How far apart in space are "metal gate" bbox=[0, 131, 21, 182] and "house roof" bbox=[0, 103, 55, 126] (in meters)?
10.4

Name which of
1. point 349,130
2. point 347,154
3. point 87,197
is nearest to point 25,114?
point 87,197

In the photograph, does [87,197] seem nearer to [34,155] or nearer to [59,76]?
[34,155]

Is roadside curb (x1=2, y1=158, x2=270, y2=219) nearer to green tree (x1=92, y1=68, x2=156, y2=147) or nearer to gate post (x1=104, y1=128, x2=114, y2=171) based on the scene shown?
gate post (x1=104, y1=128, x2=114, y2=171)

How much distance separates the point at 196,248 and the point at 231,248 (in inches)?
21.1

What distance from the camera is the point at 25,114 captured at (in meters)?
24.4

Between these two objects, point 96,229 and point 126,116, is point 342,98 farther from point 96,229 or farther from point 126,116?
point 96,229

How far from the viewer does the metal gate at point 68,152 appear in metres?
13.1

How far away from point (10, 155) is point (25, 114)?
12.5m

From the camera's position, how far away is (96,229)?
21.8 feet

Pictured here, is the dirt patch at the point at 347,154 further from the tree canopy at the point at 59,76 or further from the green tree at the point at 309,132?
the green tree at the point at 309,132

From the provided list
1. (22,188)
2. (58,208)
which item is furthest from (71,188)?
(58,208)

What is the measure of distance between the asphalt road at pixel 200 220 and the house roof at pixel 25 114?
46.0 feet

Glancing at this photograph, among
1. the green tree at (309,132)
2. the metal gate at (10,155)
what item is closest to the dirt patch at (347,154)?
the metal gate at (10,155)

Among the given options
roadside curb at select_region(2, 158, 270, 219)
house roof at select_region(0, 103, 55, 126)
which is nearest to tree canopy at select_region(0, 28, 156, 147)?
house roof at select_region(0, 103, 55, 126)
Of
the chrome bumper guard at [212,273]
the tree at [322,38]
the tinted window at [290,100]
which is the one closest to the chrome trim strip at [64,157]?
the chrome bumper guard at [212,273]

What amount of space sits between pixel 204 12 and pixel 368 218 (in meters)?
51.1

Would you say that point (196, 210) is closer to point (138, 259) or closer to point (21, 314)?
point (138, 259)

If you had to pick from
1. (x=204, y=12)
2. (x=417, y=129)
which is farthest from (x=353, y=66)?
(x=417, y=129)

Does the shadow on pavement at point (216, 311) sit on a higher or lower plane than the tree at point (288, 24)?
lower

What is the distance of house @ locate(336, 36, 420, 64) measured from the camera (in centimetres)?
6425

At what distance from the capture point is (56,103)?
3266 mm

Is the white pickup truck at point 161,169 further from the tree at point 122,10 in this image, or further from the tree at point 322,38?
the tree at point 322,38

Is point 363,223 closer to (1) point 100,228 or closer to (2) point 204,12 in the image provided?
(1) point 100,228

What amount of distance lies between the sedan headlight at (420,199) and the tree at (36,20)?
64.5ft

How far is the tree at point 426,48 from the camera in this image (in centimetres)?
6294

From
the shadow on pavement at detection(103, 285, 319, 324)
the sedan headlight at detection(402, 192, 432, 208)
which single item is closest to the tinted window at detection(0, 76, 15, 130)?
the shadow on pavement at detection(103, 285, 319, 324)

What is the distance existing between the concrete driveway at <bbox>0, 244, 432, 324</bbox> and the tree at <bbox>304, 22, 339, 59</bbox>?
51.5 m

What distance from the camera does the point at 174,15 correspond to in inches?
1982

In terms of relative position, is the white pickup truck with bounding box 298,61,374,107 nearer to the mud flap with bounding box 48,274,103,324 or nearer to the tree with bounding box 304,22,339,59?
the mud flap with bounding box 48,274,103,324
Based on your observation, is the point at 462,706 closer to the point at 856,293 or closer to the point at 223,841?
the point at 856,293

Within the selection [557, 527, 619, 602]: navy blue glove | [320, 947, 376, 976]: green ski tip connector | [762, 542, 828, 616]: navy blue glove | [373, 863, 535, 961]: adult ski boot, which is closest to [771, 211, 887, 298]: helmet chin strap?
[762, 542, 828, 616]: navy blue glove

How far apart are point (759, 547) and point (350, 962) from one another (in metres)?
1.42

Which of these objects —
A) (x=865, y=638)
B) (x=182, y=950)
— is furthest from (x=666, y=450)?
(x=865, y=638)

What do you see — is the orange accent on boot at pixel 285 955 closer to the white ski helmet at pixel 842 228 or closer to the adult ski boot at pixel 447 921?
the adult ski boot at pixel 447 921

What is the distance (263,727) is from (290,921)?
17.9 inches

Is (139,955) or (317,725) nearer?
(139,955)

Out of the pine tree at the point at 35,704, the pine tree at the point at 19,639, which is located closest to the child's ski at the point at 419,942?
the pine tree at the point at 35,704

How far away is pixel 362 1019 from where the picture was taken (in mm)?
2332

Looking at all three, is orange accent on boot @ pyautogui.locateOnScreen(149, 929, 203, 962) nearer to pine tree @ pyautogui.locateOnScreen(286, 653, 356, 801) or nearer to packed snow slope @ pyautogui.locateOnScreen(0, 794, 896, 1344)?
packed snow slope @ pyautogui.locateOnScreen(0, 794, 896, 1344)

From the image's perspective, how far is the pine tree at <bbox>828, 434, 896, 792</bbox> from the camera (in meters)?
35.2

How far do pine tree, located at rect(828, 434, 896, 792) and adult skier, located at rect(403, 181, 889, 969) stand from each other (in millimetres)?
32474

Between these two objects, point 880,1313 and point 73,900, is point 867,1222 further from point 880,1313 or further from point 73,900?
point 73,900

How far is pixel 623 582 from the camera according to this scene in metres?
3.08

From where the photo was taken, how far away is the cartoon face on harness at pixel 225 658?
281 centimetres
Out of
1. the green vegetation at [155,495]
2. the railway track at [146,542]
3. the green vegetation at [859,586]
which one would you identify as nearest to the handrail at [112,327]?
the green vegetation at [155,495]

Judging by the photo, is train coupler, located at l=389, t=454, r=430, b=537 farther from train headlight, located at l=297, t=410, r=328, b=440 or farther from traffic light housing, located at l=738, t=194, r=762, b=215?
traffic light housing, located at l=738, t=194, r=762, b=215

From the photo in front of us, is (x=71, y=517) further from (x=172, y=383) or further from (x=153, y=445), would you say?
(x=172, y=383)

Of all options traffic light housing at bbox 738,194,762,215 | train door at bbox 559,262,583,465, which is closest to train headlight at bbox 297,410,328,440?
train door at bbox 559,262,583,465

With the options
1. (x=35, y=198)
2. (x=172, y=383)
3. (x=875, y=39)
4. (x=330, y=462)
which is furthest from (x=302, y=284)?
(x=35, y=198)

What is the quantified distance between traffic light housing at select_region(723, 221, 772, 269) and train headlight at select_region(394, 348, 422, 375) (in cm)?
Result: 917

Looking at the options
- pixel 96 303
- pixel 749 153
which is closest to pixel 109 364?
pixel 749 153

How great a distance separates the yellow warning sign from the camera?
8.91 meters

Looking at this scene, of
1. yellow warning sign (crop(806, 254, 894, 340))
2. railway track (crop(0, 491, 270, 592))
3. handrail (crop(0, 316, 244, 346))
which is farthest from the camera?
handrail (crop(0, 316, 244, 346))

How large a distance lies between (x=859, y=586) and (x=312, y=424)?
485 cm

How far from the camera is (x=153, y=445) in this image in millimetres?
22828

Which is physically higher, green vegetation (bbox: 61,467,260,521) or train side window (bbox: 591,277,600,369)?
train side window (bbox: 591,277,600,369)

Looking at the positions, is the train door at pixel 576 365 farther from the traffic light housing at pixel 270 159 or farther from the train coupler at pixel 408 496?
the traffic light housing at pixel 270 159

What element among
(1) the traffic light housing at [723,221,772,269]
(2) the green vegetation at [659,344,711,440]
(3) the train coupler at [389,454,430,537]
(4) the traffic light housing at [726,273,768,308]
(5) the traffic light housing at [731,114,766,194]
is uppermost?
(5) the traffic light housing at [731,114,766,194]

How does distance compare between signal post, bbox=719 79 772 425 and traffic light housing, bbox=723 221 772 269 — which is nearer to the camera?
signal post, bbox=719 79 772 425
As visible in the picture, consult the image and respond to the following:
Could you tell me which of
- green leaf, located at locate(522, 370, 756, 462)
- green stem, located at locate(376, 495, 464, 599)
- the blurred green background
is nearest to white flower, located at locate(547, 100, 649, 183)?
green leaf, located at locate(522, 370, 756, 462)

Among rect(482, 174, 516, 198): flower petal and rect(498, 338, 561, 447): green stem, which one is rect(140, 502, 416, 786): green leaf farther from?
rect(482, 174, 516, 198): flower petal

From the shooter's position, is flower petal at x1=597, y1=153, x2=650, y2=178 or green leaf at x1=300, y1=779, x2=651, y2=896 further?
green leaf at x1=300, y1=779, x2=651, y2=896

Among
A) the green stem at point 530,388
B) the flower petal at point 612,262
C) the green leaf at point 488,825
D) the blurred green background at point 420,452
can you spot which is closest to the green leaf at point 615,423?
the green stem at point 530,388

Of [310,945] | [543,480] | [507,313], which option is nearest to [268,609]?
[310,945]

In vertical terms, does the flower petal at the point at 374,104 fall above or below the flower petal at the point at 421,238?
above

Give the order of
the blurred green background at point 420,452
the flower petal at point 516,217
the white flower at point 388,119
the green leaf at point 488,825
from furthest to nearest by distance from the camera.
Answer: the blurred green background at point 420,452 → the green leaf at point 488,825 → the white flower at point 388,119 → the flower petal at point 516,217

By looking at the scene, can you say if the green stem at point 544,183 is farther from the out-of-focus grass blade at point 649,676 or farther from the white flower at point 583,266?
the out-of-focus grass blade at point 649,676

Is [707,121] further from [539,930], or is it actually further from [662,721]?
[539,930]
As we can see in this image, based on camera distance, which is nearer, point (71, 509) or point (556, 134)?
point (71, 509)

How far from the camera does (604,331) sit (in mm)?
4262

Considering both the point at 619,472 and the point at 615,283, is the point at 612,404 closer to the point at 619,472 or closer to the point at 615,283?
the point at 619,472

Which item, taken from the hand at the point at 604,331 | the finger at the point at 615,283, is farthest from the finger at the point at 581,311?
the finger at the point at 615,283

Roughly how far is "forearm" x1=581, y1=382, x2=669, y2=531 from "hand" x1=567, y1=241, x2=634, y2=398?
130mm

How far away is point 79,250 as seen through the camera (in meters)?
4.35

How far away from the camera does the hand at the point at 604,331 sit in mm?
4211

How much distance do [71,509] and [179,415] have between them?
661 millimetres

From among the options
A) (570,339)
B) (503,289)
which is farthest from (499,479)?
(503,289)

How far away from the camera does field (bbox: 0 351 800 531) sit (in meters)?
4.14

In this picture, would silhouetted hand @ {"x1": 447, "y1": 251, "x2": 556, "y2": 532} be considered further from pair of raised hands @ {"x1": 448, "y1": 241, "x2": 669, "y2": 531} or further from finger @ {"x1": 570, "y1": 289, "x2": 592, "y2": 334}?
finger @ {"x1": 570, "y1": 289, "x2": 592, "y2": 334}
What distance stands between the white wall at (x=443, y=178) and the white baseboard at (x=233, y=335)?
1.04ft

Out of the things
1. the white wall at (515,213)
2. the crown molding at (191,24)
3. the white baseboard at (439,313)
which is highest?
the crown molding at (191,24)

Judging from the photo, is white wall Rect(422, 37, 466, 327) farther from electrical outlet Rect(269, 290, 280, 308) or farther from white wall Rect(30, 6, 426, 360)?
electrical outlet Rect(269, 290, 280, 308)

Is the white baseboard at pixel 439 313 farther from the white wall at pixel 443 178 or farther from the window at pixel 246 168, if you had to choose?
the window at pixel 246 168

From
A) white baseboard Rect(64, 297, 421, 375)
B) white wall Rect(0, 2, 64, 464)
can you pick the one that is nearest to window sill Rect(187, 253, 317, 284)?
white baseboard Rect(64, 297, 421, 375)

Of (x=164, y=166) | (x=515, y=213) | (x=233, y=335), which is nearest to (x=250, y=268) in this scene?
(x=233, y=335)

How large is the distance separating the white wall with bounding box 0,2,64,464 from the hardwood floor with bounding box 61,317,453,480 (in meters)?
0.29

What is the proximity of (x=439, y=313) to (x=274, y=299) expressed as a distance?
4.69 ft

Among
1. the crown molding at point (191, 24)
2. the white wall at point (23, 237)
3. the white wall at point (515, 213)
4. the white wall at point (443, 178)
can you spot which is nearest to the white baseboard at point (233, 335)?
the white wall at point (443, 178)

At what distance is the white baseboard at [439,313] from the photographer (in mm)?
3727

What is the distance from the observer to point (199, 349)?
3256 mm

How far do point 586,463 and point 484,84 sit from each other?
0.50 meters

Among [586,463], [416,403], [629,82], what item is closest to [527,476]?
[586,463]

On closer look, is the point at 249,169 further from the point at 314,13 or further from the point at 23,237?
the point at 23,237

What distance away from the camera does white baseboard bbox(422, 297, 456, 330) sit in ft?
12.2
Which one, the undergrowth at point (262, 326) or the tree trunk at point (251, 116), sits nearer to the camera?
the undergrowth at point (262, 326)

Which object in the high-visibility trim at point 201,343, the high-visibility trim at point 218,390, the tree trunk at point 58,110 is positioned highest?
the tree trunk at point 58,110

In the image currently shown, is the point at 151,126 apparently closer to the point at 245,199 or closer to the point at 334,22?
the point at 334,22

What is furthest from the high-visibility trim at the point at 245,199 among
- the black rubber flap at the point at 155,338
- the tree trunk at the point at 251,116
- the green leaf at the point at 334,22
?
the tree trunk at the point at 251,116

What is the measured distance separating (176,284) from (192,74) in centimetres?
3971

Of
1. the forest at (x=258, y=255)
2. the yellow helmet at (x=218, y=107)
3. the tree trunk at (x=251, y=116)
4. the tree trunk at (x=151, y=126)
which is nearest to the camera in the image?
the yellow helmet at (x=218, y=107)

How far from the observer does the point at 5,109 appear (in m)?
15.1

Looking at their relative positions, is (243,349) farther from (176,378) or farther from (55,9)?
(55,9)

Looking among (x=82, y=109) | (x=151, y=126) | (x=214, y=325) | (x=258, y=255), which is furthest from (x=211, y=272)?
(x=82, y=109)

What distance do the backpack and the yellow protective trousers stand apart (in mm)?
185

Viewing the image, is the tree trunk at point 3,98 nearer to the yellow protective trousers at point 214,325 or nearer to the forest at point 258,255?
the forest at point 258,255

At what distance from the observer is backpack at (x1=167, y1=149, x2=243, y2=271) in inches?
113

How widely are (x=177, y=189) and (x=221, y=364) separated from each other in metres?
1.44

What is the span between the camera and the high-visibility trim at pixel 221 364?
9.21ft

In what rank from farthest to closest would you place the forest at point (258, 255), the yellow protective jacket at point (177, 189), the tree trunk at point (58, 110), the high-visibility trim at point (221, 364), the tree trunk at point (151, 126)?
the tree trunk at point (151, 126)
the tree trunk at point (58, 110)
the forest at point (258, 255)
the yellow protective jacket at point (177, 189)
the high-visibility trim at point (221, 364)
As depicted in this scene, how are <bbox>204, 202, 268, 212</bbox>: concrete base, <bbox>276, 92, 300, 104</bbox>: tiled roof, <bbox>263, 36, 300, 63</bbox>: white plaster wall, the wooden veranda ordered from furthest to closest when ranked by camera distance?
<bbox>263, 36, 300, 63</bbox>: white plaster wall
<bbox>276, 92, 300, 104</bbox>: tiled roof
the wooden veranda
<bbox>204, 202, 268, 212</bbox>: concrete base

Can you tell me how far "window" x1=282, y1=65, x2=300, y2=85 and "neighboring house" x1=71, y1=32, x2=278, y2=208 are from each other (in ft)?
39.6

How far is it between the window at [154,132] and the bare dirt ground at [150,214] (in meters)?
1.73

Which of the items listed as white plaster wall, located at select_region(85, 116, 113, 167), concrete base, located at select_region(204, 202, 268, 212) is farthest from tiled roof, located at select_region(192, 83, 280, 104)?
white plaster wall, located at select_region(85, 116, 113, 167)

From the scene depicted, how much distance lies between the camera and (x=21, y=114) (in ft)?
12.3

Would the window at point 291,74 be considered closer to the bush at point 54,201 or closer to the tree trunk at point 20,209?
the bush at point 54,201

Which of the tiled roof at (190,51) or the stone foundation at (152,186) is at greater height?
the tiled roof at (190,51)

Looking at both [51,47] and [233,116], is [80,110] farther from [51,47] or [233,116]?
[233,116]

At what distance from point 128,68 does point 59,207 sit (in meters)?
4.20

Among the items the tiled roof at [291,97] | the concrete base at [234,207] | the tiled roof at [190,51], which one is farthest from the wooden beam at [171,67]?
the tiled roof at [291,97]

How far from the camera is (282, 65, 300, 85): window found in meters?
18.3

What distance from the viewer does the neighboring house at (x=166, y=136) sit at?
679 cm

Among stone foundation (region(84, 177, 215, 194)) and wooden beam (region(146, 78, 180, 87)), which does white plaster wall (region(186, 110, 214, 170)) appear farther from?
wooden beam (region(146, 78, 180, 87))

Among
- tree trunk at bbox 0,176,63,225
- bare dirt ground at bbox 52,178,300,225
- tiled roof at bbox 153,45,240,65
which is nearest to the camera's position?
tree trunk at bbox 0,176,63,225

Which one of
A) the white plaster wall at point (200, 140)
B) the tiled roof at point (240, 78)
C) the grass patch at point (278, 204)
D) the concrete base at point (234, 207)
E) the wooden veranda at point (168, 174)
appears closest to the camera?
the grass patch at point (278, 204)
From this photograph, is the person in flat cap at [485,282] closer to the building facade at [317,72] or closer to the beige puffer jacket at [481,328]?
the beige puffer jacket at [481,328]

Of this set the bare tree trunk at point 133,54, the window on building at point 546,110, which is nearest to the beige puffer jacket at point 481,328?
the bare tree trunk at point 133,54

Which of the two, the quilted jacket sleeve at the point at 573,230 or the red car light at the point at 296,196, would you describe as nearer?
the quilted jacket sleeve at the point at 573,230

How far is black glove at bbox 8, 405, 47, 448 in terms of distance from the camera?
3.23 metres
..........
(Written request):
Transcribe word for word the lines from the one holding "Which one of" to the last line of the listing above, inclusive.

(Task response):
Which one of
A) the white plaster wall at point (200, 140)
B) the tiled roof at point (240, 78)
C) the grass patch at point (278, 204)
D) the concrete base at point (234, 207)
E) the wooden veranda at point (168, 174)
appears closest to the camera?
the grass patch at point (278, 204)
From this photograph, is the person in flat cap at [485,282] closer to the building facade at [317,72] or closer to the beige puffer jacket at [481,328]?
the beige puffer jacket at [481,328]

Of this set the bare tree trunk at point 133,54, the window on building at point 546,110, which is nearest to the beige puffer jacket at point 481,328?
the bare tree trunk at point 133,54

Which of the two, the quilted jacket sleeve at the point at 573,230 or the red car light at the point at 296,196, would you describe as nearer?
the quilted jacket sleeve at the point at 573,230

How far is black glove at bbox 8, 405, 47, 448 in terms of distance from the camera?
3.23 metres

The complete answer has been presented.